» **Consegne**
A – Secondo l'intervista sui cambi di lavoro, su quali fattori devono puntare le aziende per essere attrattive? Elencali tutti.
B – Trascrivi dall'intervista sui cambi di lavoro il passo che va da "Il fenomeno riguarda" fino a "di questi cambi?" incluso.

» **Estratto del documento**
┌────────
Il fenomeno riguarda le figure apicali?
In realtà è abbastanza generalizzato, però con punte su settori e figure manageriali. Oggi nel mondo IT e ingegneristico ad ampio raggio, per esempio, il mercato della domanda è praticamente inesauribile, quindi le figure junior che hanno dai 25 ai 30 anni hanno tantissima scelta e sanno di poter manifestare le loro esigenze. Queste vanno dalla flessibilità oraria, a un buon worklife balance, fino a leve salariali e professionali. Se non lo trovano, è molto probabile che passino a un’altra azienda. Lo affermo perché siamo un gruppo che investe molto su Ricerca & Sviluppo e ad alta tecnologia, quindi so bene che chi ambisce a entrare nel settore dei software e della cybersecurity ha una possibilità di scelta quasi infinita.
Quali sono le altre motivazioni di questi cambi?
Lato collaboratori c’è consapevolezza della propria competenza nel mercato. Lato imprese la “guerra dei talenti” e il mismatch tra domanda e offerta di competenze sono elementi ormai consolidati. Il rapporto previsivo di Unioncamere Excelsior sui fabbisogni occupazionali a medio termine uscito nel 2022 prevedeva una domanda di circa 4,3 milioni di lavoratori entro il 2026. Sebbene si tratti di ipotesi, è possibile immaginare che almeno 1 milione 350mila possano andare in fumo per assenza di candidati, ma è una stima prudenziale. Le aziende quindi devono essere attrattive puntando su salari competitivi, flessibilità, brand reputation basata su valori reali che se mancano sono tra i motivi di dimissioni, soprattutto tra i giovani. Molte imprese hanno però limiti oggettivi che non possono derogare, per esempio organizzare il lavoro da casa è diverso - a livello di tempi e costi - se si hanno 30 o 3.000 risorse.
└────────
» **Estratti dei dati**
┌────────
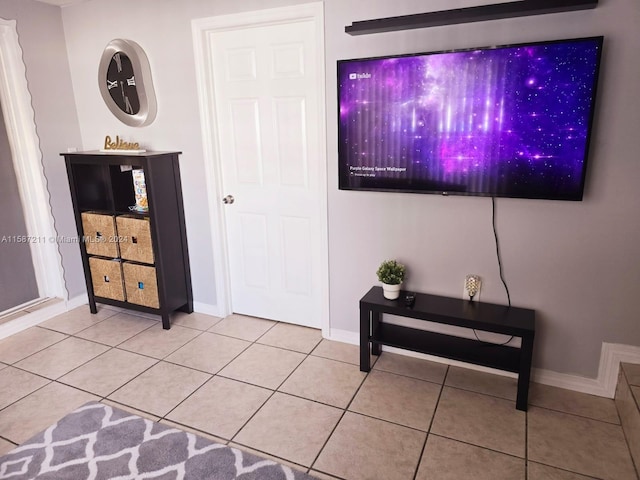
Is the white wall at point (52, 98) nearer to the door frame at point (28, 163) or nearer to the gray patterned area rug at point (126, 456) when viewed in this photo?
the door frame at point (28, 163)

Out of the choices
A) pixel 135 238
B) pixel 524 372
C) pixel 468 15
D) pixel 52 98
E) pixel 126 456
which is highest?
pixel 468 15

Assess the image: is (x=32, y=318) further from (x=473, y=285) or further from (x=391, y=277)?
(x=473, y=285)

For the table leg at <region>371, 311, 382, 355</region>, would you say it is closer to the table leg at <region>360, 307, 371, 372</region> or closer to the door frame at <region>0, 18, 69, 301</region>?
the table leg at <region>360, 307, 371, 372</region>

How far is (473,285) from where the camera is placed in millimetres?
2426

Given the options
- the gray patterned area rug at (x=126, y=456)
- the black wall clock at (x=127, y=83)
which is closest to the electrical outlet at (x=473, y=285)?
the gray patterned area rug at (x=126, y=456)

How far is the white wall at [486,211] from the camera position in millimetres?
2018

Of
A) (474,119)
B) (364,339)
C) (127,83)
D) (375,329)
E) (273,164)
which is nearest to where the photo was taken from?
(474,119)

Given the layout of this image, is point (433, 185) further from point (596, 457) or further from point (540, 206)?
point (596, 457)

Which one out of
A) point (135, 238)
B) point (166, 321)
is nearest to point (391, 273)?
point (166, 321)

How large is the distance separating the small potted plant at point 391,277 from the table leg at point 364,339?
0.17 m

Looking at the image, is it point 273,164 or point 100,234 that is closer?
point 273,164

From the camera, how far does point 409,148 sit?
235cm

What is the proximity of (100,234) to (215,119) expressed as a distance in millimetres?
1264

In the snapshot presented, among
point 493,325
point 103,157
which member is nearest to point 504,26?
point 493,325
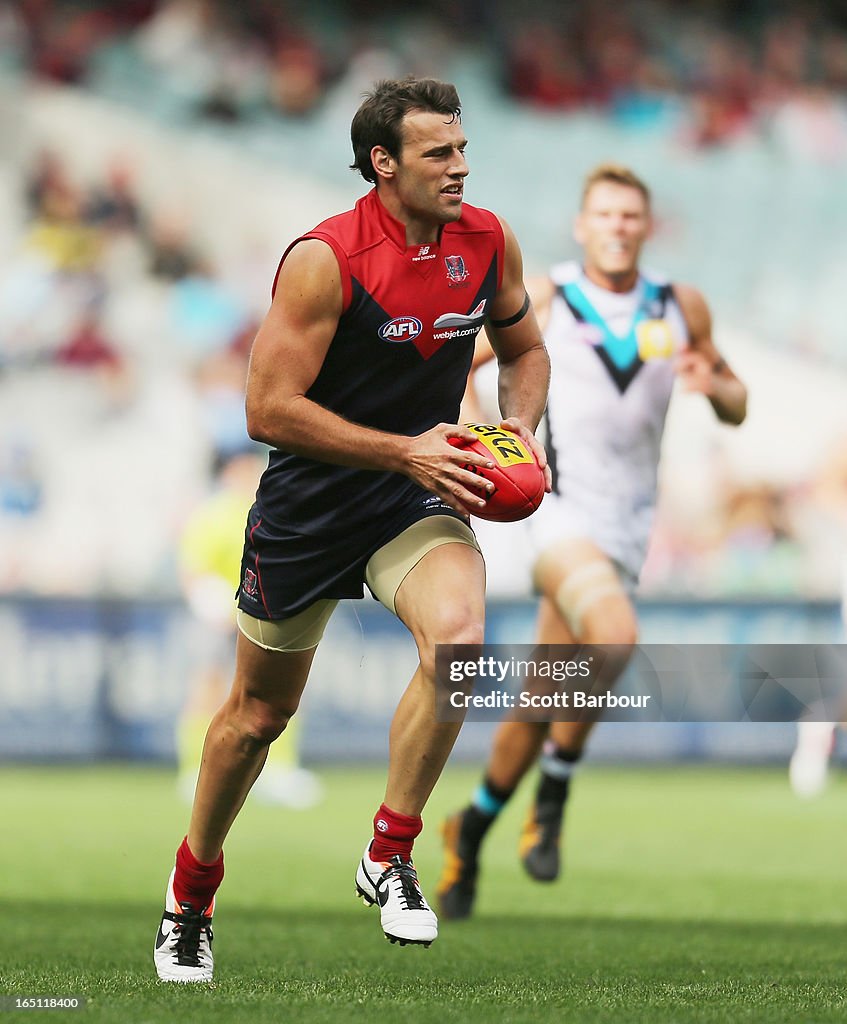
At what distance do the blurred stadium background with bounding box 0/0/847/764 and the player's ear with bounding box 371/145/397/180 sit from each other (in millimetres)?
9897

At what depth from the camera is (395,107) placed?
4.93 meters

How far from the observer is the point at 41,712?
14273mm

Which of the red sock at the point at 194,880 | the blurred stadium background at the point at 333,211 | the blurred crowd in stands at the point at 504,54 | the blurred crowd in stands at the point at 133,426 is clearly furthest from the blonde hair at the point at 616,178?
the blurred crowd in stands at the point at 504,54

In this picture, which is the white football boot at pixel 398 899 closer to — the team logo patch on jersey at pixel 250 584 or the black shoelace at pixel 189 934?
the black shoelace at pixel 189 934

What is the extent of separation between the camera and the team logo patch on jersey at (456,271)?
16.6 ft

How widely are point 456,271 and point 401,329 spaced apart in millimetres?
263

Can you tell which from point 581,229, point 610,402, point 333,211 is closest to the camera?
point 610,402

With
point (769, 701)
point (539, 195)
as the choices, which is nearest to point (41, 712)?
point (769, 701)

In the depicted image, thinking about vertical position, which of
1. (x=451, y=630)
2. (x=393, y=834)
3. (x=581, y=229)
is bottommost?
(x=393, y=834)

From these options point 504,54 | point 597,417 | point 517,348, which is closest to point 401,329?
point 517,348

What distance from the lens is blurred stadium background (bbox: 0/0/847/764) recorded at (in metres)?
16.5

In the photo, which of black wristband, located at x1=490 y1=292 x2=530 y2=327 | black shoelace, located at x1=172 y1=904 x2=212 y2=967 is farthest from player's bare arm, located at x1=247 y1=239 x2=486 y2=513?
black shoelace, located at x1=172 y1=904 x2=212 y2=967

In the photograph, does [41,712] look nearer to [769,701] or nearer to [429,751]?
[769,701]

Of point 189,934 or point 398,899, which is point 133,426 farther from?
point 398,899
└────────
» **Risposte alle consegne**
A –
- Salari competitivi
- Flessibilità
- Brand reputation basata su valori reali

B –
Il fenomeno riguarda le figure apicali?
In realtà è abbastanza generalizzato, però con punte su settori e figure manageriali. Oggi nel mondo IT e ingegneristico ad ampio raggio, per esempio, il mercato della domanda è praticamente inesauribile, quindi le figure junior che hanno dai 25 ai 30 anni hanno tantissima scelta e sanno di poter manifestare le loro esigenze. Queste vanno dalla flessibilità oraria, a un buon worklife balance, fino a leve salariali e professionali. Se non lo trovano, è molto probabile che passino a un’altra azienda. Lo affermo perché siamo un gruppo che investe molto su Ricerca & Sviluppo e ad alta tecnologia, quindi so bene che chi ambisce a entrare nel settore dei software e della cybersecurity ha una possibilità di scelta quasi infinita.
Quali sono le altre motivazioni di questi cambi?